Людей минутная любовь
Шрифт:
– Вам. Мы же не москвичи.
Едва вошли в квартиру, Григорий разлил водку по стопкам.
– Ну, погнали гражданских. Колбаска позеленела, поджарили, сколько мы ее переели, - плюхнулся на диван, довольный, потирает руки, берет в руки стопку.
– А, курочки порхающие. Символ Аэрофлота.
Повернулся к Светлане:
– Почему никогда не видел? Верка, она в каком отделе?
– Да, она не у нас, - наклоняясь к приемнику, ответила Вера.
– Она в школе, учительница.
– Ну, все, - с деланным испугом сказал Григорий, широко разводя руки в стороны.
– Раз учительница, сейчас учить начнет.
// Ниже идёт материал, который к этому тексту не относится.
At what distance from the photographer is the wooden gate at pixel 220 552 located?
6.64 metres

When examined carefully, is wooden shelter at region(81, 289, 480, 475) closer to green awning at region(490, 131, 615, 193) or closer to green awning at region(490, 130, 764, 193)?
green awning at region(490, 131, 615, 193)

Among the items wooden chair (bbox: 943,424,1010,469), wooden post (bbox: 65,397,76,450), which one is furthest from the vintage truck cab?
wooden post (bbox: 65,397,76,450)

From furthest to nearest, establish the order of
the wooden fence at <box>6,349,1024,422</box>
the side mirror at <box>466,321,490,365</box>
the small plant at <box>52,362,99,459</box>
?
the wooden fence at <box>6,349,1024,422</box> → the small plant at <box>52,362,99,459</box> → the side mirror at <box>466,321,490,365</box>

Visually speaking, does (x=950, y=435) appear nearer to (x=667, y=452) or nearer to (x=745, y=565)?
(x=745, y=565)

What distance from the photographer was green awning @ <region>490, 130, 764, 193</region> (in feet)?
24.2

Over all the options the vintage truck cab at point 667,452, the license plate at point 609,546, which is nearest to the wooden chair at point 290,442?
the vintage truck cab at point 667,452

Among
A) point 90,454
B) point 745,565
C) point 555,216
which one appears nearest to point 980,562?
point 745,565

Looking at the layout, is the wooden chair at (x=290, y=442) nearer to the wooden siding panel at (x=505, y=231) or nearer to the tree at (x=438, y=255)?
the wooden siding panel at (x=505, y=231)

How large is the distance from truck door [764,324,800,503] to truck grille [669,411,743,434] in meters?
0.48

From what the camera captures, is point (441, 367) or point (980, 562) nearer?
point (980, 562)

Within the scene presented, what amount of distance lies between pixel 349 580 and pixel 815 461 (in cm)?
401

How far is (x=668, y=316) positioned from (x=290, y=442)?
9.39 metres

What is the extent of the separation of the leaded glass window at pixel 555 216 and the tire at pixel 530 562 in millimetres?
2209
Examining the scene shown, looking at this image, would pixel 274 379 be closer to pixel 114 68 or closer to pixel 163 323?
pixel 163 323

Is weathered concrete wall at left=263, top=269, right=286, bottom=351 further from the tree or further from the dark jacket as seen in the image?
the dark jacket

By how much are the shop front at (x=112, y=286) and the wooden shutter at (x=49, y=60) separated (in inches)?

Ударение не там.
–
– И, небось, литературы? Да...- он шутливо отодвинулся.
– Ну, все. Боюсь литераторов. Обязательно что-нибудь напишут.
– Он взял в руки стопку и откинулся на спинку дивана. Одна просила: подвезите. Отец у нее умирал, а билет не дают, нет, и все. Рыдала на весь порт. Жалко стало. Взял. Она письмо в "Тоз" . "Не знаю их имен, не могу найти, вот запомнила номер самолета." Приходит бумага из "Тоза". И командиру отряда: "Подготовить документы к отстранению". И на двадцать дней от полетов отстранили. Потом, правда, даже что-то вроде благодарности объявили. Григорий на миг замолчал, потянулся к столу, подцепил вилкой кусок огурца.
Лишь Светлана слушает Григория. У Веры серьезный разговор с Василием - о неполадках в аэропорту и о том, что нигде нет справедливости: одни командуют и получают, другие вкалывают и довольствуются крохами.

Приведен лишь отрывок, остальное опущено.